Exercise tasks =
(a) List every specific medical problem in a child or young person that the clinic account names.
(b) In the clinic account, copy the stretch from "It was good" through "to a hospital." word for word.
(c) According to the clinic account, where was the consultant radiologist who evaluated the ultrasound examination?

Document excerpt =
Since working in the Kitrinos clinic, I have regularly been faced with children and young people suffering from acute health issues. Recently, I was visited by a teenage girl who attended the clinic with her mother. Aside from listing the health issues that were a direct result of living in the harsh camp conditions, her mother told me about a lump in the girl’s breast which had been markedly growing in size for about 8 months. She had been promised by a previous NGO (whose clinic then shut down) that her daughter would be referred to the specialist for an assessment, but they were still waiting for the appointment. The girl stood patiently with her head bowed, but her mother couldn’t control her tears.
I told them both that in a teenage girl, the lump was highly likely to be benign, but this did little to reassure them. I explained that during the lockdown it would be very difficult for them to leave the camp to see a specialist. In fact, recently, I couldn’t even refer a boy with a subacute hernia to hospital for surgery, or another child who needed imaging for a suspected fracture.
However, thanks to a donated ultrasound machine, I was very happy to be able to offer my patient a sonographic examination in our clinic, which could then be remotely evaluated by a consultant radiologist in London.
It was good news: the specialist could say with certainty that the tumour was indeed harmless. After so much anxiety, the girl and her mother could finally cry with relief now they no longer had to fear the worst, and no longer had to consider breaking through the police barricades just to get to a hospital.

(Saved data entries)
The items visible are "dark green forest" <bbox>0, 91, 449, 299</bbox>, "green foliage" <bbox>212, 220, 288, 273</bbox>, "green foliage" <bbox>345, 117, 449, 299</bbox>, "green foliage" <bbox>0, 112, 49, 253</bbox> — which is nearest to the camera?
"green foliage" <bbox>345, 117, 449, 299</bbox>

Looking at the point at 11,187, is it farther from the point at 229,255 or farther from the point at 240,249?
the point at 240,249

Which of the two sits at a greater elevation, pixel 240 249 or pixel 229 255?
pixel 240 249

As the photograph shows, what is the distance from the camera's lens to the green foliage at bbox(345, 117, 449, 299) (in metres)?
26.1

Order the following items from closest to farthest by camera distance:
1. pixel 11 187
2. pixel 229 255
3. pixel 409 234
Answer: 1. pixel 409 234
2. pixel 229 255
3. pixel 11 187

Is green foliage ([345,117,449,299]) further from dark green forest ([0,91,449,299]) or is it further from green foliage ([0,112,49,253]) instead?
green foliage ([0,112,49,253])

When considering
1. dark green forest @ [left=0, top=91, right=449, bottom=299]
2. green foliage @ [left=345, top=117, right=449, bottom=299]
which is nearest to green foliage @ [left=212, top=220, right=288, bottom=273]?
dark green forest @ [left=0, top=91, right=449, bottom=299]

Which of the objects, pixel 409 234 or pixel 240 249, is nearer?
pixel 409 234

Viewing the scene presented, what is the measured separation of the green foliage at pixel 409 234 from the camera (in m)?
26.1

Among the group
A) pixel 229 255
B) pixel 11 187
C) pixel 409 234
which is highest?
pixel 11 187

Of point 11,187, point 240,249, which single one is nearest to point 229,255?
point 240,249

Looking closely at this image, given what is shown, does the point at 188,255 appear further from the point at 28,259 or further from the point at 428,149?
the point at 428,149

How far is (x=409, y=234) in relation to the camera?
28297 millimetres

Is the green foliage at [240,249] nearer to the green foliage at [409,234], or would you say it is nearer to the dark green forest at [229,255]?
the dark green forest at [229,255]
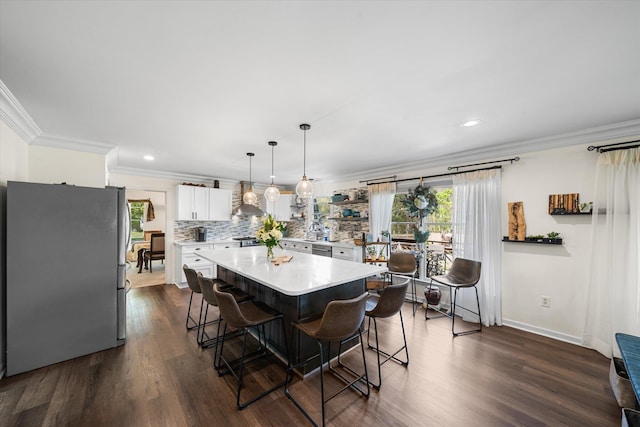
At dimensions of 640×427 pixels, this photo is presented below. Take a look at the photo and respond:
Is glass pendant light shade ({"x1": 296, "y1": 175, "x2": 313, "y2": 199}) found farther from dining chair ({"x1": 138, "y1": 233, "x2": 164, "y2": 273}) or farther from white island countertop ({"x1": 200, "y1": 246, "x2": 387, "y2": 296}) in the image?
dining chair ({"x1": 138, "y1": 233, "x2": 164, "y2": 273})

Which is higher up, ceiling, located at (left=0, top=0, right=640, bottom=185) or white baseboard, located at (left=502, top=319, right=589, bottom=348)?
ceiling, located at (left=0, top=0, right=640, bottom=185)

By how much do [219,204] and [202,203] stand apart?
1.31 feet

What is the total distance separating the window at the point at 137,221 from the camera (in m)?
8.74

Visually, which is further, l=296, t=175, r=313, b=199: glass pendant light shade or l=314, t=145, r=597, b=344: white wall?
l=296, t=175, r=313, b=199: glass pendant light shade

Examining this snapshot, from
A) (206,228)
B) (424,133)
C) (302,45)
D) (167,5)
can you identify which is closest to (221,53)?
(167,5)

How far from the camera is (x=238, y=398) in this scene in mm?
1844

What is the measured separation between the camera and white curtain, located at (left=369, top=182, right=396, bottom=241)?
15.2ft


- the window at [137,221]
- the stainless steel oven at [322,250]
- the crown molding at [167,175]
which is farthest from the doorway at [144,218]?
the stainless steel oven at [322,250]

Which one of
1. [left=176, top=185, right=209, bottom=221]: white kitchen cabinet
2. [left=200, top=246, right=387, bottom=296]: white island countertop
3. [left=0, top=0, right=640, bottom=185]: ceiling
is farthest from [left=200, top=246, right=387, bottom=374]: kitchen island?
[left=176, top=185, right=209, bottom=221]: white kitchen cabinet

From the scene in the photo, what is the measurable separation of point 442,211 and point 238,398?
384 cm

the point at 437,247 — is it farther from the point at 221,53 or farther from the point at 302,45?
the point at 221,53

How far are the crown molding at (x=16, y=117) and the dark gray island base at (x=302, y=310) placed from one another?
269 centimetres

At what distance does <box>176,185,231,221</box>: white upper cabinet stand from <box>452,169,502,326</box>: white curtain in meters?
5.02

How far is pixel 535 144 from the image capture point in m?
3.03
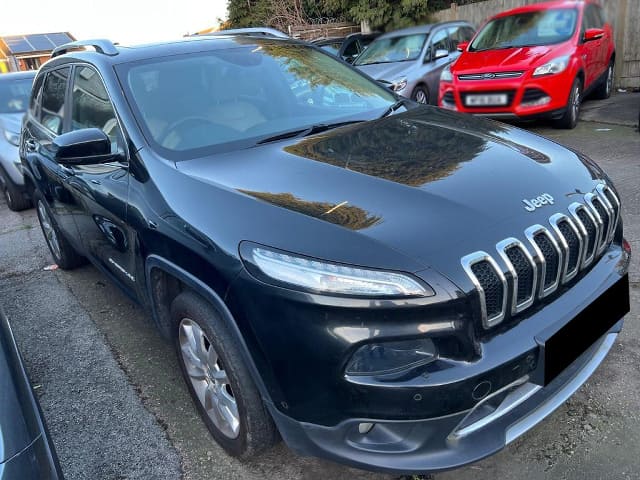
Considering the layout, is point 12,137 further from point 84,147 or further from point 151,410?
point 151,410

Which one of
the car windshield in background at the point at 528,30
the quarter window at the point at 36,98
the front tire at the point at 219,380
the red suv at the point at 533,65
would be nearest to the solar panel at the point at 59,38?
the car windshield in background at the point at 528,30

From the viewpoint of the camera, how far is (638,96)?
912 cm

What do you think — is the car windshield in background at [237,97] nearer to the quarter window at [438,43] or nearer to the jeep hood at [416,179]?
the jeep hood at [416,179]

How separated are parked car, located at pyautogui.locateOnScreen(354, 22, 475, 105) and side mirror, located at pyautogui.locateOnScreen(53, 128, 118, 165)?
625cm

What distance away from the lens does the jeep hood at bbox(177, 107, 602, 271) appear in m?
1.80

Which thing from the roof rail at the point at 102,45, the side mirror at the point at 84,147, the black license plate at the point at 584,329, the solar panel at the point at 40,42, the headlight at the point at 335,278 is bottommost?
the black license plate at the point at 584,329

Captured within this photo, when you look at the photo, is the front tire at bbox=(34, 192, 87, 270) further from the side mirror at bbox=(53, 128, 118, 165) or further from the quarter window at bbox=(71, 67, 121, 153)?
the side mirror at bbox=(53, 128, 118, 165)

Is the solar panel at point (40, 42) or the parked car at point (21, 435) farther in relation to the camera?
the solar panel at point (40, 42)

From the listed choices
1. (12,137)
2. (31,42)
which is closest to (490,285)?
(12,137)

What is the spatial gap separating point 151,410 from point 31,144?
2.57m

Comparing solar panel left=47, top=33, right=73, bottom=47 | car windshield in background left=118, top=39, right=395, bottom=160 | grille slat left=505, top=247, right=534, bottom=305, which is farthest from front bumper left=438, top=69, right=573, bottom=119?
solar panel left=47, top=33, right=73, bottom=47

Exercise results =
(a)
- A lump in a teenage girl's breast
- A subacute hernia in a boy
- A suspected fracture in another child

(b)
It was good news: the specialist could say with certainty that the tumour was indeed harmless. After so much anxiety, the girl and her mother could finally cry with relief now they no longer had to fear the worst, and no longer had to consider breaking through the police barricades just to get to a hospital.

(c) London